The petitioners were Mission Save Constitution, an organisation which was founded by Advocate Mehmood Pracha. It claims to work for creating awareness among the masses, especially the depressed classes, about their constitutional rights. Justice Subramonium Prasad ruled that the period of end of Shraadh till Diwali is extremely auspicious for people belonging to the Hindu Community and that the posters of the organisation show that the event can have communal and religious overtones.
The court refused to grant permission for October 29 noting that during that time, several festivals will be celebrated. Besides, the court also said that the tenure of the posters of the organisation show that the event can have communal overtones and might increase communal tension in the Old Delhi area which has already witnessed communal tensions in the past.
Hence, the court observed that the “apprehension of the SHO of the concerned area” cannot be washed away by constitutional courts. It further said that though there is freedom to raise voice but the possibility of communal tension cannot be ignored.
While rejecting the petition, the court however said that it is always open to the authorities, after the festive season is over, to consider afresh the organization’s plea for permission to hold the event. Justice Prasad ruled that the organisation’s fresh plea for permission will be considered by the authorities on its own merits, subject to the organisation providing a list of speakers and an undertaking that the meeting will not cause any communal tension.

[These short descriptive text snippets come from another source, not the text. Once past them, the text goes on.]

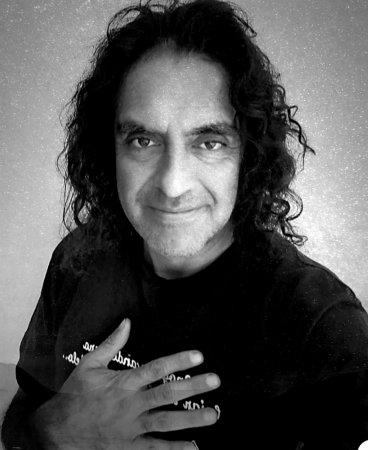 Cesar Roldan Jc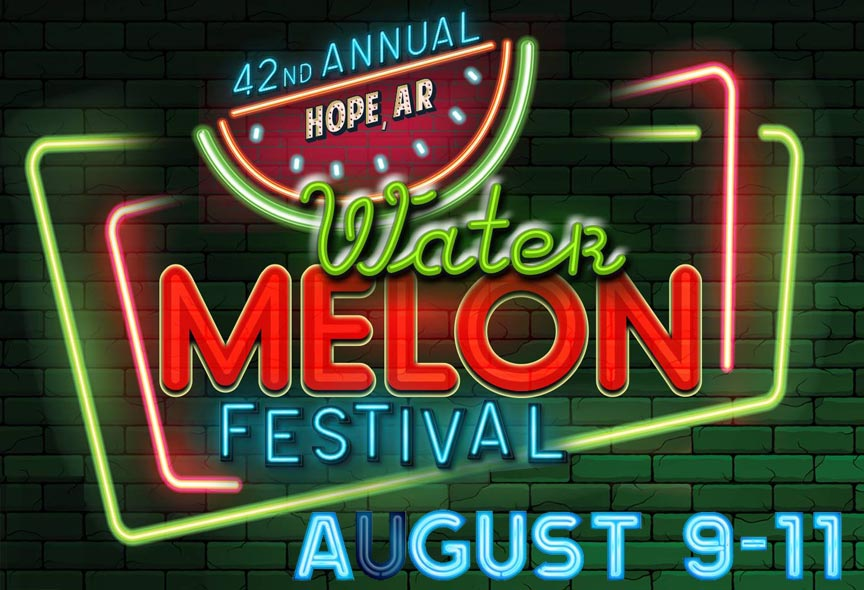 2018 Hope Watermelon Festival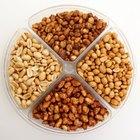 Lista de los alimentos más altos en proteína
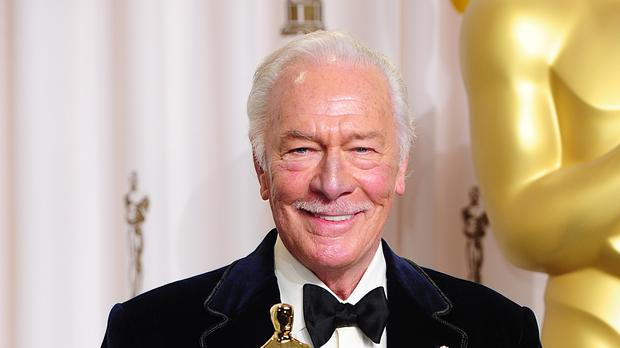 Christopher Plummer said the pay disparity was a 'scandal'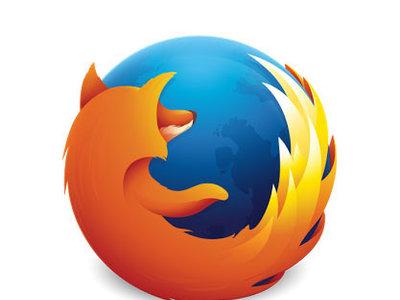 Firefox dejará de ofrecer soporte a Windows XP y Vista en 2017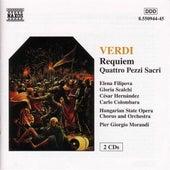 Requiem / Quattro pezzi sacri by Giuseppe Verdi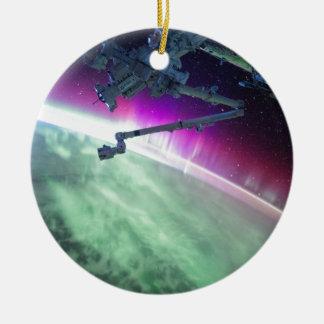 Aurora Borealis from space Round Ceramic Ornament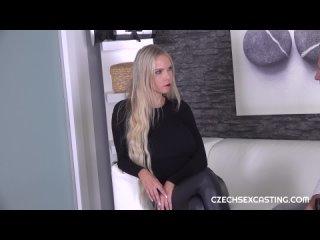 Видео от Sam Legend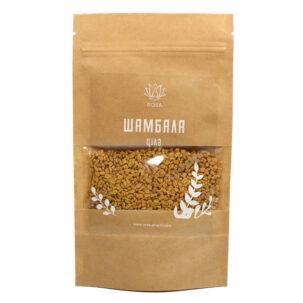 Шамбала, семена пажитника (trigonélla Foénum-graécum)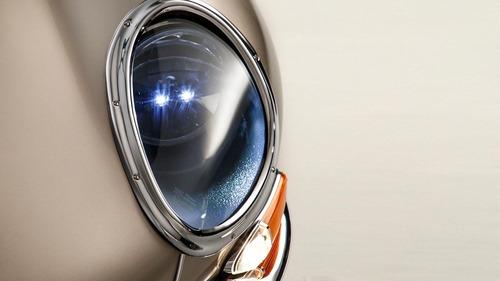 Jaguar, la rinascita elettrica della E-Type. Diventa un modello di serie (8)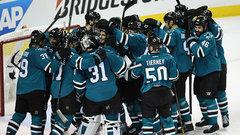 NHL: Blues 2, Sharks 5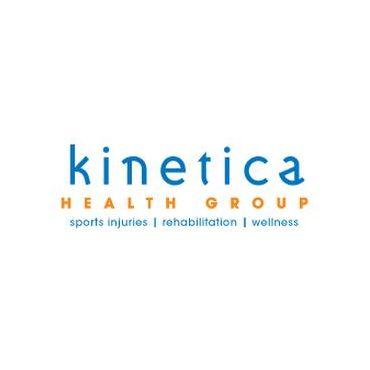 Kinetica Health Group PROFILE.logo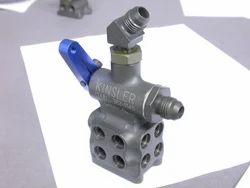 Barrel valve assembly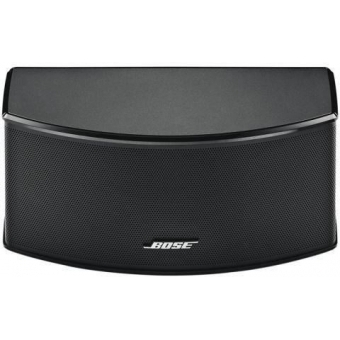 Sistem home cinema Bose Lifestyle 600 Black/White #6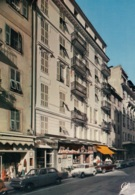 "Opel Rekord A,Simca 1300/1500,Fiat 600,Nizza/Nice,Hotel ""Harvey"", Ungelaufen - Passenger Cars"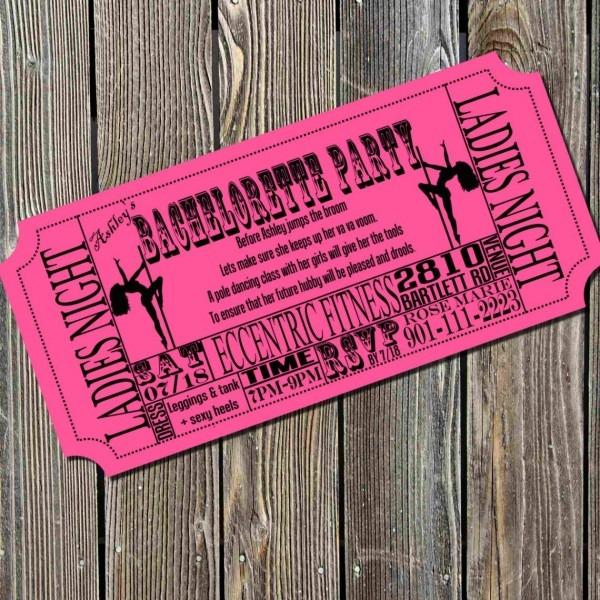 Pole Dancing Bachelorette Party Ticket Invitation  $10 00, Via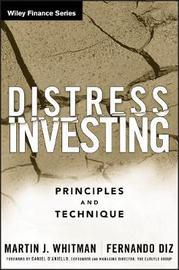 Distress Investing by Martin J Whitman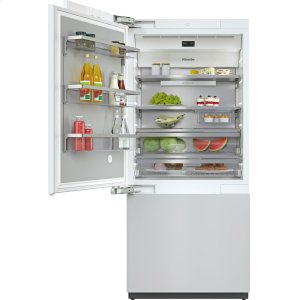 MieleKF 2911 Vi - MasterCool™ fridge-freezer with high-quality features and maximum storage space for exacting demands.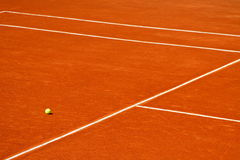 Court and ball. A simple background with tennis court and a ball Stock Photography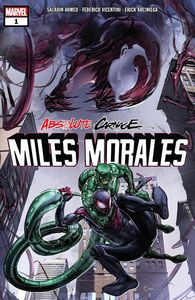 [Absolute Carnage: Miles Morales #1 (Product Image)]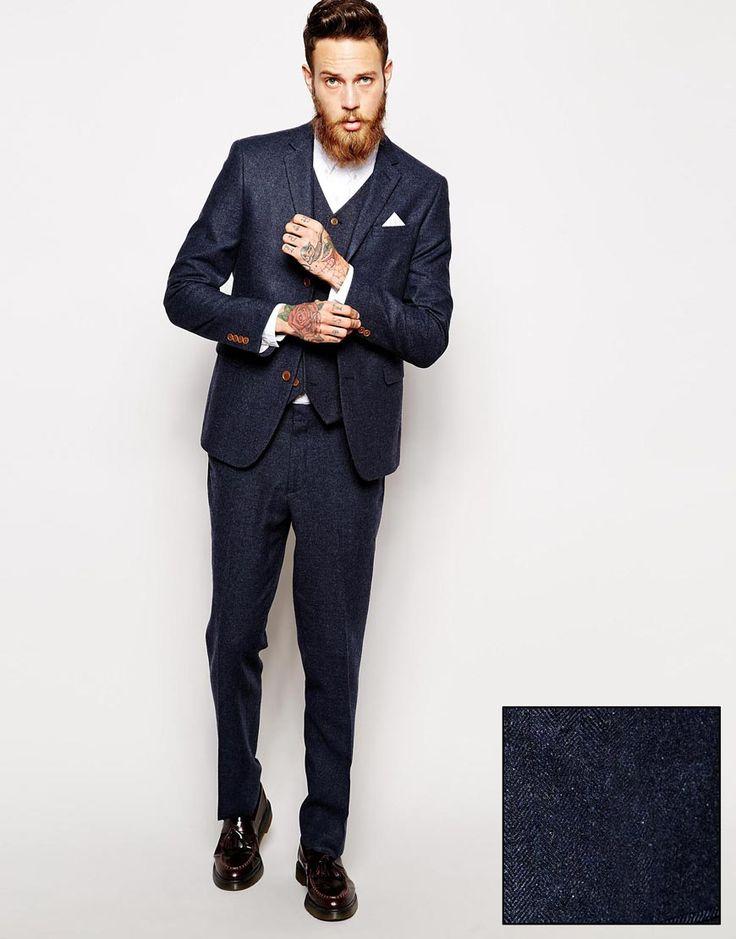 Image 1 ofASOS Skinny Fit Suit in Herringbone in Navy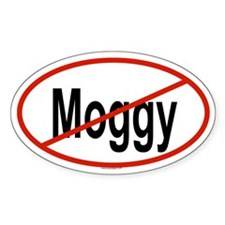 MOGGY Oval Decal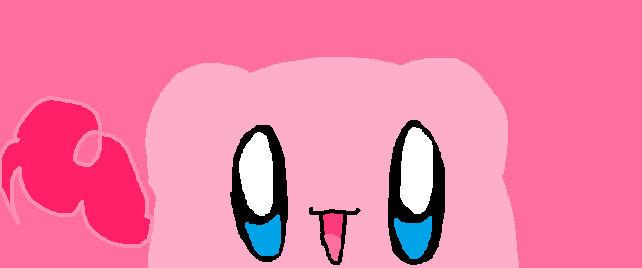 Kirby:PINKIE!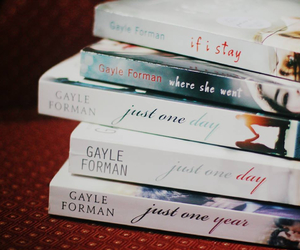 book and gayle forman image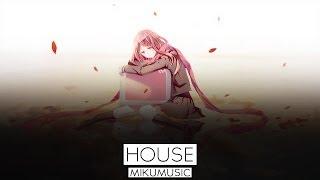 HD House: Stevie Wonder - Superstition (Autograf Remix)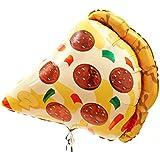 Jumbo Pizza Foil Balloon ジャンボピザホイルバルーン?ハロウィン?クリスマス?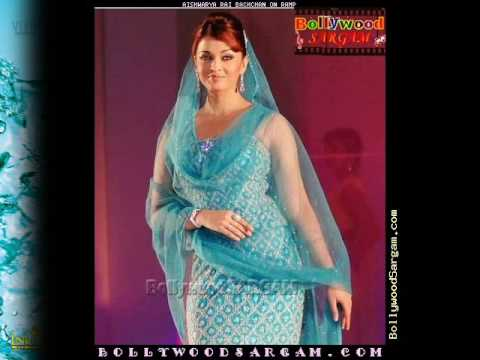Aishwarya Rai Pictures video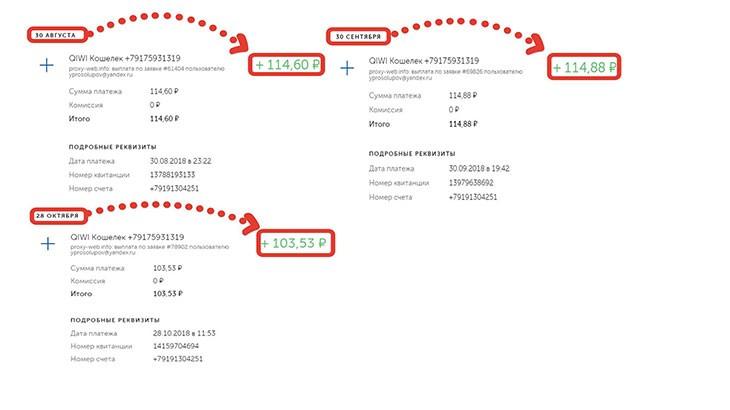 Cкриншоты выплат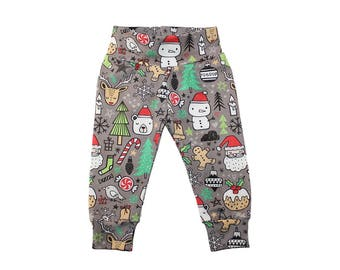 Christmas Leggings - Girls Leggings - Boys Leggings - Baby Leggings - Toddler Leggings Baby Pants - Gray Christmas Leggings - Santa Leggings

The proposed event was scheduled for October 29. It was the organisation’s case in the petition that it sought to initiate a series of events, starting from the event, for strengthening of all weaker sections, including Muslim and other minority communities like SC, ST, OBC and that voices of “all the oppressed people” would be raised in the meeting.
The organisation had, therefore, challenged the Delhi Police’s decision to revoke the permission which was earlier granted. This was after the organisation refused to accept Police’s suggestion to change the nature of the call raise for the meeting. The petitioner organisation contended that the police’s letter revoking the permission suffered from “serious legal and constitutional infirmities” and was thus liable to be set aside.
“That the Muslim community is one of the weaker sections of the society, and is being attempted to be used as a fulcrum of polarising the Indian Polity, similar to the other weaker sections of the society such as the Scheduled Castes, Scheduled Tribes, Other Backward Classes, and other religious minorities,” the plea read. Counsel for the petitioner were R.H.A. Sikander, Jatin Bhatt, Sanawar, and Harshit Gahlot. Apoorv Kurup, CGSC with Mr. Akhil Hasija appeared for respondents 1, Satyakam, ASC for GNCTD and Ms. Khushboo Nahar, ASC for the MCD, Kunal, for respondent 3.